Bladé - Contes populaires de la Gascogne, t. 2, 1886.djvu/Le Lion et Notre-Seigneur

VI

le lion et notre-seigneur



Un jour, le Lion s’en alla trouver Notre-Seigneur.

— « Bonjour, Notre-Seigneur.

— Bonjour, Lion. Qu’y a-t-il pour ton service ?

— Notre-Seigneur, je voudrais bien me battre. Mais je ne trouve plus ni une bête ni un homme capables de me tenir tête.

— Lion, va-t-en voyager un peu du côté du nord. Là tu trouveras ton maître. »
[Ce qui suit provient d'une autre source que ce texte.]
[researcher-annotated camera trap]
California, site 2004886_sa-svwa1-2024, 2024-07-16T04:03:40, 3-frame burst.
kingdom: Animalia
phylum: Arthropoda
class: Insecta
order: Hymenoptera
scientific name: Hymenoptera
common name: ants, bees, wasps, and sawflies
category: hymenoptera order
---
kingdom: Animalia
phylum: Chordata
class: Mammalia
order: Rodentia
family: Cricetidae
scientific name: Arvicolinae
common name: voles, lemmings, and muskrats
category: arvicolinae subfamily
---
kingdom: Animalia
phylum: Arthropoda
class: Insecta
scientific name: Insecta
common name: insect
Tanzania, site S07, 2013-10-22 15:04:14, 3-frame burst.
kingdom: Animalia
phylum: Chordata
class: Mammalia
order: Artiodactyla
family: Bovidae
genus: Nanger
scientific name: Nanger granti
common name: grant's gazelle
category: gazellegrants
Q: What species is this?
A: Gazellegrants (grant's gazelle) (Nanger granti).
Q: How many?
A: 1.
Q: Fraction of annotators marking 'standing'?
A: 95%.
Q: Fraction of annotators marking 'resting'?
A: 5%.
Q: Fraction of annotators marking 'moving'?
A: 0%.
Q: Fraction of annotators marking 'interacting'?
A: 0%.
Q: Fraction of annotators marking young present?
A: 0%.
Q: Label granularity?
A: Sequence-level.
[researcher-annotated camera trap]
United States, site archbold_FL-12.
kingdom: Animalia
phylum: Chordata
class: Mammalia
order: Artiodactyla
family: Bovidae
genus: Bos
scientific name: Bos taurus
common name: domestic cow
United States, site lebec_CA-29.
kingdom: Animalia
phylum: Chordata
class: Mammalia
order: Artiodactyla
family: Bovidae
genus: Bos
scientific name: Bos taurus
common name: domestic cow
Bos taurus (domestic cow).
Le Lion salua Notre-Seigneur, partit du côté du nord, et rencontra un pauvre qui s’en allait à l’aumône, une besace sur le dos.

— « Bonjour, pauvre.

— Bonjour, Lion.

— Pauvre, es-tu un homme ?

— Lion, je le crois.

— Eh bien, pauvre, il faut nous battre.

— Lion, je suis trop vieux. Je ne suis plus que la moitié d’un homme. Non, je ne veux pas me battre.

— Eh bien, pauvre, je te laisse. »

Le Lion se remit en route. Un peu plus loin, il trouva un charbonnier qui fendait des bûches.

— « Bonjour, charbonnier.

— Bonjour, Lion.

— Charbonnier, es-tu un homme ?

— Lion, je le crois.

— Eh bien, charbonnier, il faut nous battre.

— Tout-à-l’heure, Lion. Viens d’abord m’aider à fendre ce gros tronc de chêne. Nous nous battrons après.

— Oui, charbonnier. »

Le charbonnier enfonça un coin dans le gros tronc de chêne, et il montra la fente au Lion.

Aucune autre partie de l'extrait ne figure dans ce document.